Investments in domestic capital markets through participatory notes (P-notes) surged to a six-month high of over Rs 1.5 lakh crore at December-end despite stringent norms put in place by regulator Sebi to check their misuse.
P-notes are issued by registered foreign portfolio investors to overseas investors who wish to be part of Indian stock markets without registering themselves directly. They, however, need to go through a proper due diligence process.
According to Sebi data, the total value of P-note investments in Indian markets — equity, debt, and derivatives — increased to Rs 1,52,243 crore at December-end from Rs 1,28,639 crore at the end of November. This is the highest level since June when the cumulative value of such investments stood at Rs 1.65 lakh crore.
Of the total investments in November, P-note holdings in equities were at Rs 1.2 lakh crore and the remaining in debt and derivatives markets. Besides, the quantum of FPI investments via P-notes surged to 4.6 per cent during the period under review from 4 per cent in the preceding month.
Prior to the recent surge, P-note investments were on a decline since June and hit an over eight-year low in September. However, these investments slightly rose in October but fell in November.
These declines could be attributed to several measures taken by markets regulator Sebi to stop the misuse of the controversy-ridden participatory notes.

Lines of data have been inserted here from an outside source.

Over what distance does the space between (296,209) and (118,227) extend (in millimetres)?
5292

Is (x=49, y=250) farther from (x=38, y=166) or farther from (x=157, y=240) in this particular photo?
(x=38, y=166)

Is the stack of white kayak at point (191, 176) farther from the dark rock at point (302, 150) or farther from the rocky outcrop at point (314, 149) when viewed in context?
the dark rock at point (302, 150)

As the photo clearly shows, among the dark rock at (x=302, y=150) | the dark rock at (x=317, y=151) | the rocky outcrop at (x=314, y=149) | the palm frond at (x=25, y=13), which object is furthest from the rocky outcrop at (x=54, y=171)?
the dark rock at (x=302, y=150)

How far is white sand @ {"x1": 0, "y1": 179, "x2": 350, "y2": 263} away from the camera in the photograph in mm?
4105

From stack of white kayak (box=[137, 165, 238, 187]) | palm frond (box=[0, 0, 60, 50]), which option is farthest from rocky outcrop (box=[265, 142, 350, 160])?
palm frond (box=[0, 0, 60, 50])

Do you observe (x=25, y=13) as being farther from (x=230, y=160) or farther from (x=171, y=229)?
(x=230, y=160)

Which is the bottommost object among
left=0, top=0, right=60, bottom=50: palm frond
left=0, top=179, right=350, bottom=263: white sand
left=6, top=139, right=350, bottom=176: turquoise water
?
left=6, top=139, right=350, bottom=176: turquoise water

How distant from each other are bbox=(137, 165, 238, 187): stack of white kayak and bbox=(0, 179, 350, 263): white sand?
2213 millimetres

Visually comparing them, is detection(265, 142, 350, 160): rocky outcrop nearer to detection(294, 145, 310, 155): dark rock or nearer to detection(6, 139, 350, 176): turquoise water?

In July, Sebi notified stricter P-notes norms stipulating a fee of USD 1,000 that would be levied on each instrument to check any misuse for channelising black money.
Also, Sebi prohibited FPIs from issuing such notes where the underlying asset is a derivative, except those which are used for hedging purposes. The move was a follow-through of Sebi’s board approval of a relevant proposal in June.
These measures were an outcome of a slew of other steps taken by the regulator in the recent past. In April, Sebi had barred resident Indians, NRIs and entities owned by them from making the investment through P- notes.